## Text to read:
________________________

16th January 2026
The Bread of Life and New Wine
Part of a series on David and Jesus
“…new wine must be put into new wineskins.” Mark 2:22 (NKJV) …“I am the bread of life.” John 6:35 (NKJV)
Psalms 52-60 are often referred to as the ‘Fugitive Psalms’, written when David was fleeing from Saul’s unremitting efforts to kill him. No wonder so many of them include desperate pleas for enemies to be destroyed. They are a window into how terrifying those years were for the young man catapulted into leadership – songs oscillating between real fear, then outpourings of thanks. Understandably, in his flight, David first found Samuel in Ramah. Saul, informed of his whereabouts, pursued him and he ended up in Nob, described as ‘the city of the priests’(1 Sam 22:19) where the Tabernacle, the centre of worship, was. There he asked the High Priest Ahimelech for food for the men who were with him.
Jesus visits this event when he and his disciples are challenged by the Pharisees for plucking and eating grain on the Sabbath. He reminds them of the story they would have known: how Ahimelech gave David the showbread from the altar even though it was only for priests to eat. (Mark 2:23-26) Both events could be seen as transgressions of the law but the plucking of grain is bookended by two separate comments from Christ: he who instituted the Sabbath ritual through Moses; who was worshipped in the Tabernacle according to very specific instructions; who was the messenger of the New Covenant; who was picking grain on the Sabbath.
In Mark 2:22 he spoke to the disciples of John the Baptist: “…no one puts new wine into old wineskins; or else the new wine bursts the wineskins…new wine must be put into new wineskins…” And at the end of the same chapter, after the grain plucking incident, he explains to the Pharisees, “The Sabbath was made for man, and not man for the Sabbath. Therefore the Son of Man is also Lord of the Sabbath.” (Mark 2:27-28).

________________________

## Required actions:
A: In the devotional on the bread of life and new wine, what name is often given to Psalms 52-60?
B: Please retype a passage from the devotional, starting with "Psalms 52-60 are" and going on through "were with him.".

## Data extract:
________________________

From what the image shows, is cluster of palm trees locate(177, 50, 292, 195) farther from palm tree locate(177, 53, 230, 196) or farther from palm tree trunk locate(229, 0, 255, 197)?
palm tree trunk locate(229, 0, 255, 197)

________________________

## Solutions to each task:
A: They are often called the "Fugitive Psalms."

B:
Psalms 52-60 are often referred to as the ‘Fugitive Psalms’, written when David was fleeing from Saul’s unremitting efforts to kill him. No wonder so many of them include desperate pleas for enemies to be destroyed. They are a window into how terrifying those years were for the young man catapulted into leadership – songs oscillating between real fear, then outpourings of thanks. Understandably, in his flight, David first found Samuel in Ramah. Saul, informed of his whereabouts, pursued him and he ended up in Nob, described as ‘the city of the priests’(1 Sam 22:19) where the Tabernacle, the centre of worship, was. There he asked the High Priest Ahimelech for food for the men who were with him.